**Prompt**
For the entries below, report the number of lines where the string "assets" appears, and only that number.

**** The records ****

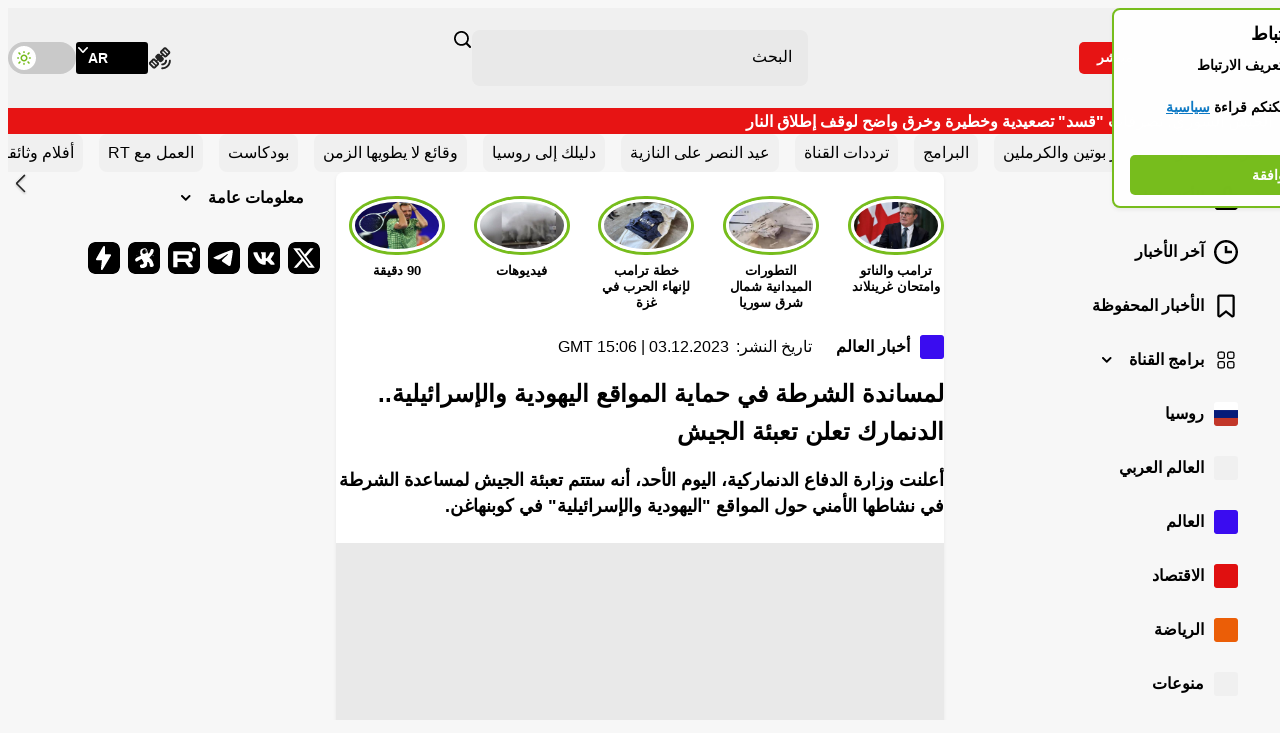

--- FILE ---
content_type: image/svg+xml
request_url: https://ar.russiatoday.com/static/projects/assets/img/icon-eye.svg
body_size: -265
content:
<svg fill="none" height="24" viewBox="0 0 24 24" width="24" xmlns="http://www.w3.org/2000/svg"><g stroke="#656565" stroke-linecap="round" stroke-linejoin="round" stroke-width="1.5"><path d="m14.1233 9.87999c1.171 1.17101 1.171 3.07201 0 4.24501-1.171 1.171-3.0721 1.171-4.24505 0-1.171-1.171-1.171-3.072 0-4.24501 1.17295-1.173 3.07295-1.173 4.24505 0"/><path clip-rule="evenodd" d="m3 12c0-.659.152-1.311.446-1.912 1.515-3.097 4.863-5.088 8.554-5.088s7.039 1.991 8.554 5.088c.294.601.446 1.253.446 1.912s-.152 1.311-.446 1.912c-1.515 3.097-4.863 5.088-8.554 5.088s-7.039-1.991-8.554-5.088c-.294-.601-.446-1.253-.446-1.912z" fill-rule="evenodd"/></g></svg>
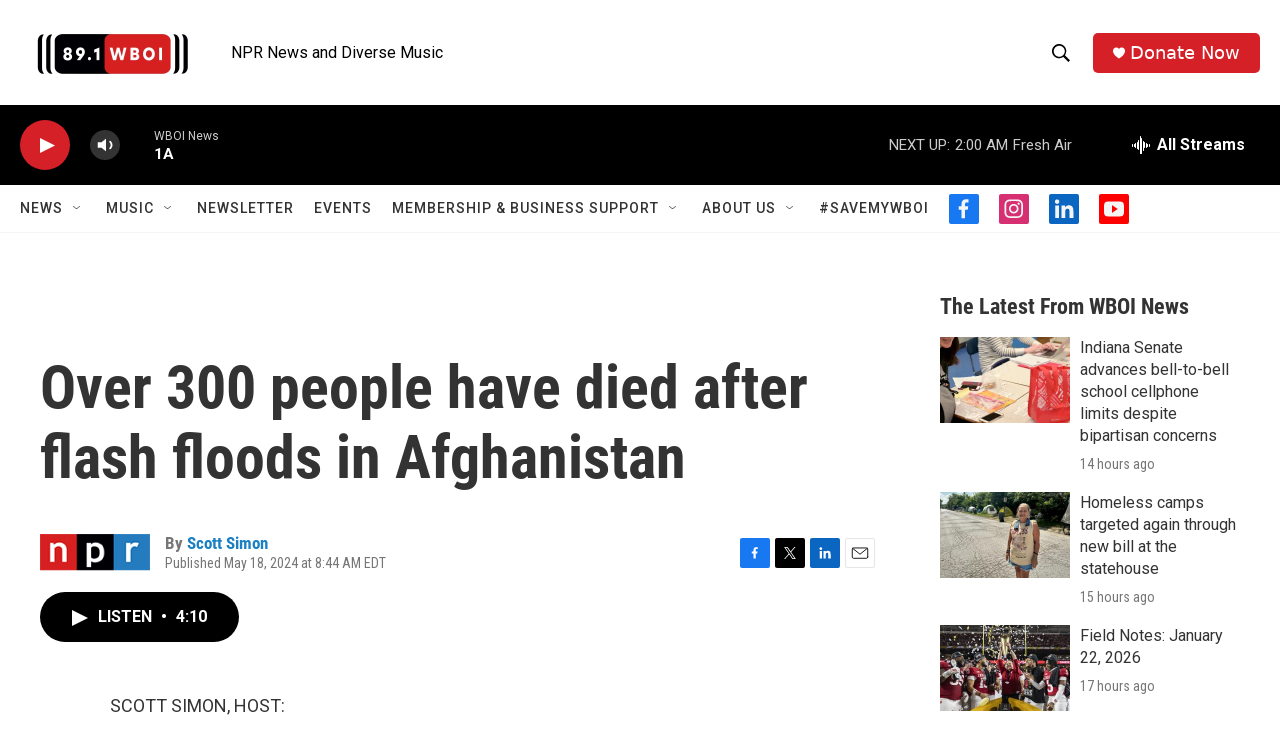

--- FILE ---
content_type: text/html; charset=utf-8
request_url: https://www.google.com/recaptcha/api2/aframe
body_size: 267
content:
<!DOCTYPE HTML><html><head><meta http-equiv="content-type" content="text/html; charset=UTF-8"></head><body><script nonce="pnfaUD68COuNQU0jNS6dvQ">/** Anti-fraud and anti-abuse applications only. See google.com/recaptcha */ try{var clients={'sodar':'https://pagead2.googlesyndication.com/pagead/sodar?'};window.addEventListener("message",function(a){try{if(a.source===window.parent){var b=JSON.parse(a.data);var c=clients[b['id']];if(c){var d=document.createElement('img');d.src=c+b['params']+'&rc='+(localStorage.getItem("rc::a")?sessionStorage.getItem("rc::b"):"");window.document.body.appendChild(d);sessionStorage.setItem("rc::e",parseInt(sessionStorage.getItem("rc::e")||0)+1);localStorage.setItem("rc::h",'1769149783286');}}}catch(b){}});window.parent.postMessage("_grecaptcha_ready", "*");}catch(b){}</script></body></html>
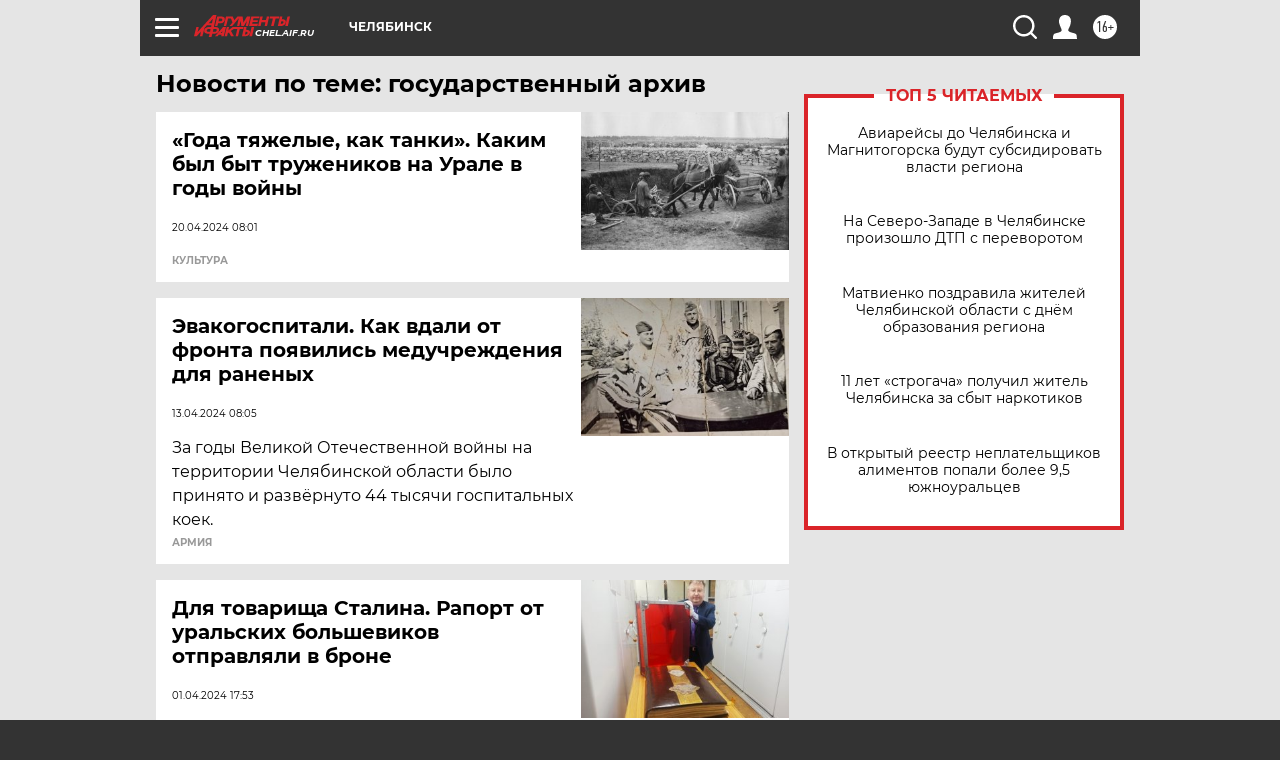

--- FILE ---
content_type: text/html
request_url: https://tns-counter.ru/nc01a**R%3Eundefined*aif_ru/ru/UTF-8/tmsec=aif_ru/460846074***
body_size: -72
content:
4D597508696B96C2X1768658626:4D597508696B96C2X1768658626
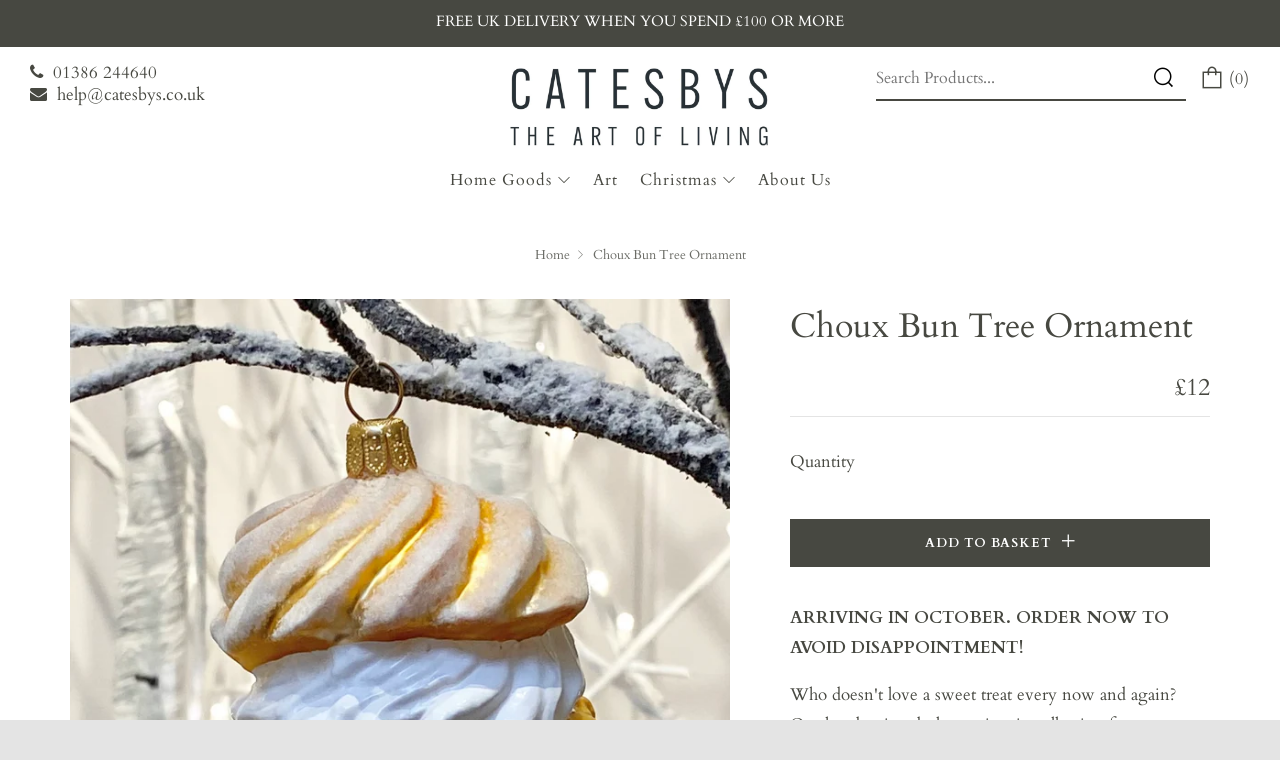

--- FILE ---
content_type: text/css
request_url: https://catesbys.co.uk/cdn/shop/t/18/assets/custom.css?v=125896057350340010261723548266
body_size: 157
content:
@media (min-width:980px){section.section.section--mb-s.section--1566456294786 .home-image-grid--medium .home-image-grid__item{min-height:31vw}}a.viewmore.c-btn.c-btn--full.c-btn--primary.c-btn--small-tab.product-btn__btn{background:#99c2b6!important;color:#111}.home-carousel__text p{margin-bottom:0}div#sold-out{padding:20px;text-align:left}.secondary-nav__item i.icon.icon--cart{font-size:22px;position:relative;top:3px}body .header.header--center .primary-nav{margin:0 0 12px}.logo-left-text i.fa{margin-right:10px}div#sold-out div#notify-me-wrapper{margin-top:30px}.product-single__add button.c-btn.c-btn--full.c-btn--light.product-single__add-btn.js-product-add.disabled{background-color:#f0f0f0;color:#111;background-image:inherit}div#sold-out a#notify-me,div#sold-out input.btn.styled-submit{background-color:#474841;width:100%;margin:0!important}div#sold-out p{text-align:center}.logo-left-text{position:absolute;top:18px;left:30px}.logo-left-text p{line-height:1.3;margin:0;color:#474841}.message-shippng{display:flex;flex-wrap:wrap}.message-shippng .col-1{flex:0 0 50%;width:50%;max-width:50%}.message-shippng .cart__shipping.col-1{padding-left:30px;margin-top:-10px}.message-shippng .cart__shipping.col-1 p{margin-bottom:0}ul.secondary-nav__items{display:flex;align-items:center;justify-content:center}ul.secondary-nav__items form.search-page__form{margin:0}ul.secondary-nav__items form.search-page__form input.search-page__form-input{border:0;border-bottom:2px solid #474841;padding-left:0;font-size:16px;height:45px}ul.secondary-nav__items .search-page__form-submit{height:45px;line-height:45px}.message-shippng .cart__shipping.col-1 p strong{margin-top:10px;display:block}.cart-head-info .section__title{display:flex;align-items:center;justify-content:space-between;width:100%;max-width:100%;margin-bottom:30px}.template-product button.c-btn.c-btn--light.product-single__add-btn,button.c-btn.c-btn--full.c-btn--plus.c-btn--primary.c-btn--small-tab.product-btn__btn.js-product-add,.cart__button .cart__button-update{background:#99c2b6!important;color:#111}body .shopify-payment-button__button--unbranded.shopify-payment-button__button--unbranded,body button.c-btn.c-btn--full.c-btn--arrow.c-btn--primary.cart__checkout,body .product-single__bottom div#sold-out a#notify-me,body .product-single__bottom div#sold-out input.btn.styled-submit{background:#7f9a90!important;color:#111}@media (max-width:1024px){.logo-left-text p,.secondary-nav__link{font-size:13px;line-height:1.2}ul.secondary-nav__items form.search-page__form input.search-page__form-input{max-width:180px}.home-image-grid--medium .home-image-grid__item,.home-image-grid__item--medium{min-height:300px}}@media (max-width:980px){body .header--center .header__logo-img{width:193px}section.section.section--mb-s.section--1566456294786 .home-image-grid--medium .home-image-grid__item{min-height:31vw}.home-image-grid--medium .home-image-grid__item,.home-image-grid__item--medium{min-height:220px}}@media (max-width:767px){body .logo-left-text{display:none}div#shopify-section-1603293250757 .home-image-grid--medium .home-image-grid__item,div#shopify-section-1603293250757 .home-image-grid__item--medium{min-height:inherit;height:111vw}section.section.section--mb-s.section--1566456294786 .home-image-grid--medium .home-image-grid__item{min-height:88vw}.message-shippng{display:block;flex-wrap:wrap}.home-image-grid--medium .home-image-grid__item,.home-image-grid__item--medium{min-height:250px}.message-shippng .col-1{flex:0 0 100%;width:100%;max-width:100%}.message-shippng .cart__shipping.col-1{padding-left:0;margin-top:0}.cart-head-info .section__title{display:block;text-align:center}.button-group-extra{margin-top:15px}body a.link.link--arrow-left.cart__continue{width:100%}}
/*# sourceMappingURL=/cdn/shop/t/18/assets/custom.css.map?v=125896057350340010261723548266 */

****

**Result**
3